Shortly after Y.’s mother passed away she met a young man, Trevor Y. They took a holiday together to visit an aunt who lived in the southern part of England. The aunt was a “Mormon.” Neither she nor Trevor thought much of this religious faith after their discussions with the missionaries, and dismissed the experience. However, the missionaries did not forget them. A few months later this set of missionaries were attending a meeting where they met some missionaries that lived in Y.’s hometown. The missionaries promptly told them that there were a couple of young kids that needed the gospel.

Both Y., and her husband-to-be, joined the church in 1959, and married soon after. Y. wanted to leave England for America, so after selling everything, the family immigrated to the United States. With two children under the age of 3, four suitcases and $200, they arrived in Salt Lake City in 1963. Y.’s husband worked for $2 a day and she managed apartments. Y.’s husband has never looked back; he felt he had come home.

However, Y. missed her family and homeland and traveled back to England only to discover that visiting living relatives was not the only way to cure a homesick heart.

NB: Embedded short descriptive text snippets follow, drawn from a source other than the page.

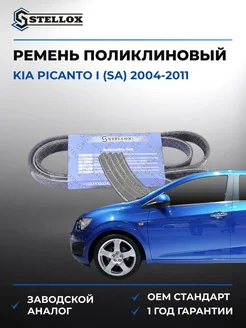 STELLOX Ремень поликлиновый Киа Пиканто I 04-11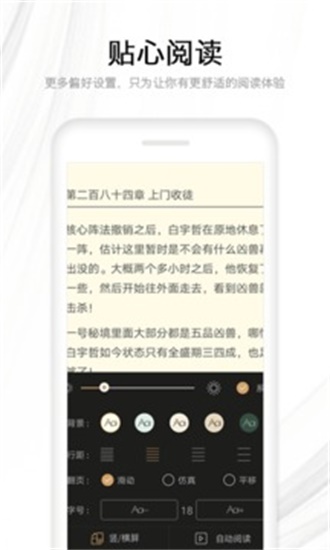 快读全本小说免费版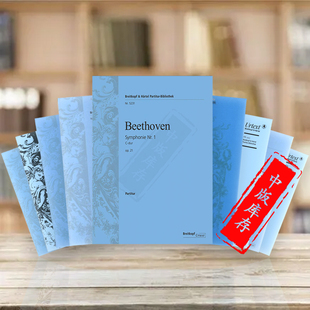 全套共一至九卷 德国大熊Breitkopf原版 乐谱书Beethoven 贝多芬 Major 总谱 Symphony Score 交响曲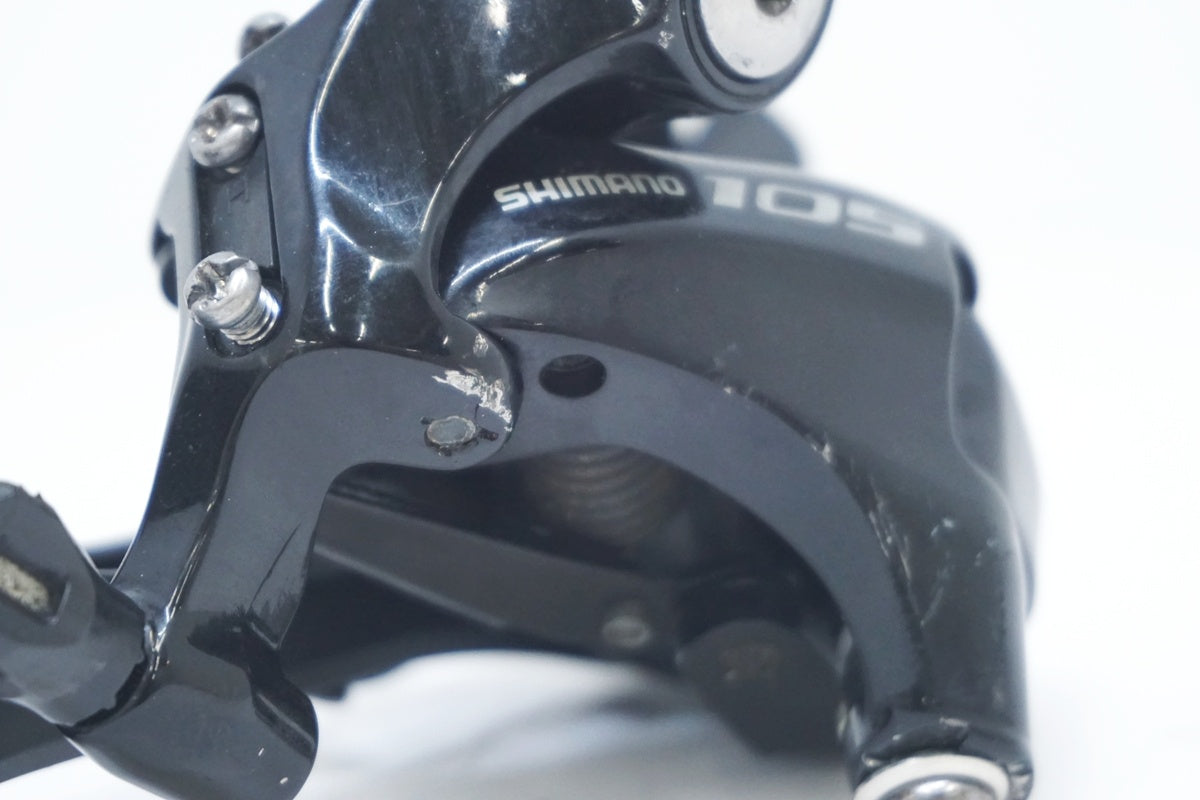 SHIMANO 「シマノ」 105 RD-5800-GS リアディレイラー / 大阪美原北インター店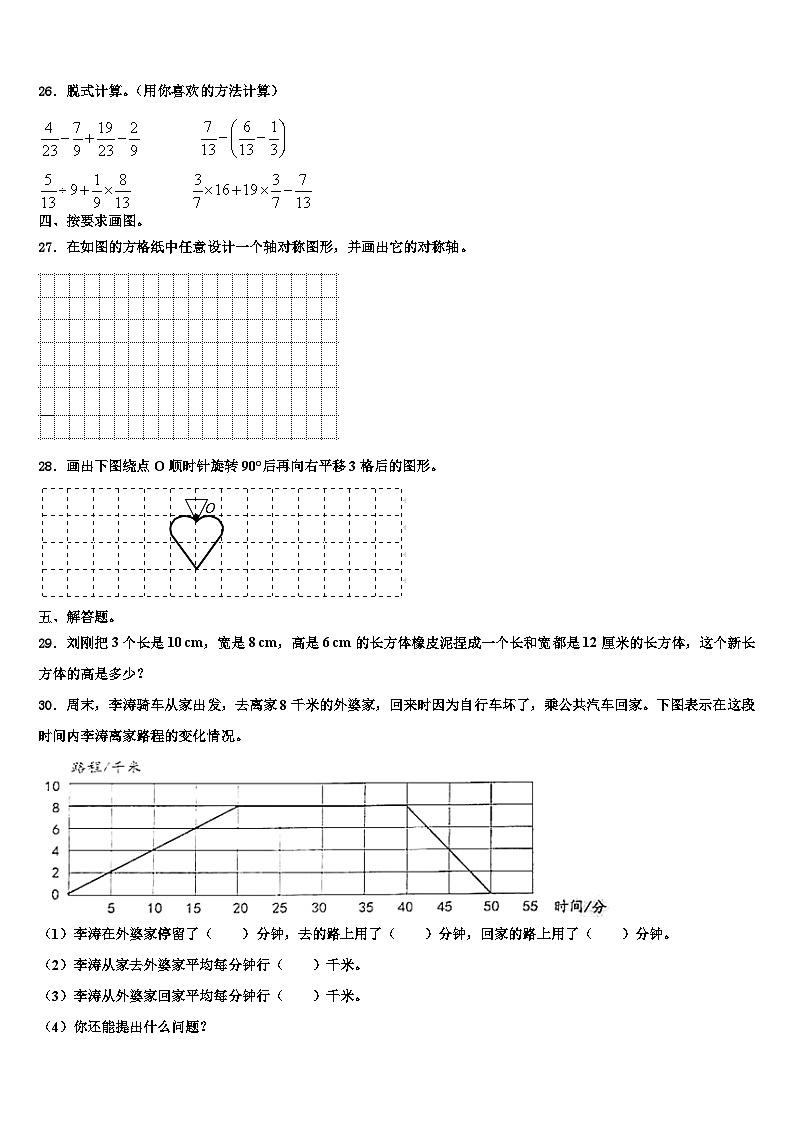 云南省思茅地区翠云区2022-2023学年六年级数学第二学期期末学业质量监测模拟试题含解析03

“I know that when I was on the other side, I said, ‘I will do it!’,” Y. said. “Next time I will sit on my hands. I can’t leave it alone—they won’t leave me alone! I eat, sleep, and breathe family history.”

“My daughter will call to make an appointment with me for lunch,” Y. said. “She calls it--lunch with the living.”

Y.’s daughter, Julie P., describes her mother’s temperament as sweet and giving, always willing to serve others. Genealogy became one of the family projects, one where they learned to serve those that have passed on.

“My mom has a ‘no one left behind’ rule,” P. said. “It is something personal for her. It is as if someone leads her.”

“Oh, look, there’s one more lovely little family,” Y. said.

When it comes to family relationships or family history, Y.’s life is evident that her love is genuine and sincere. At this time in her life she has found a passion that gets her out of bed in the morning and excited to welcome those departed to her office.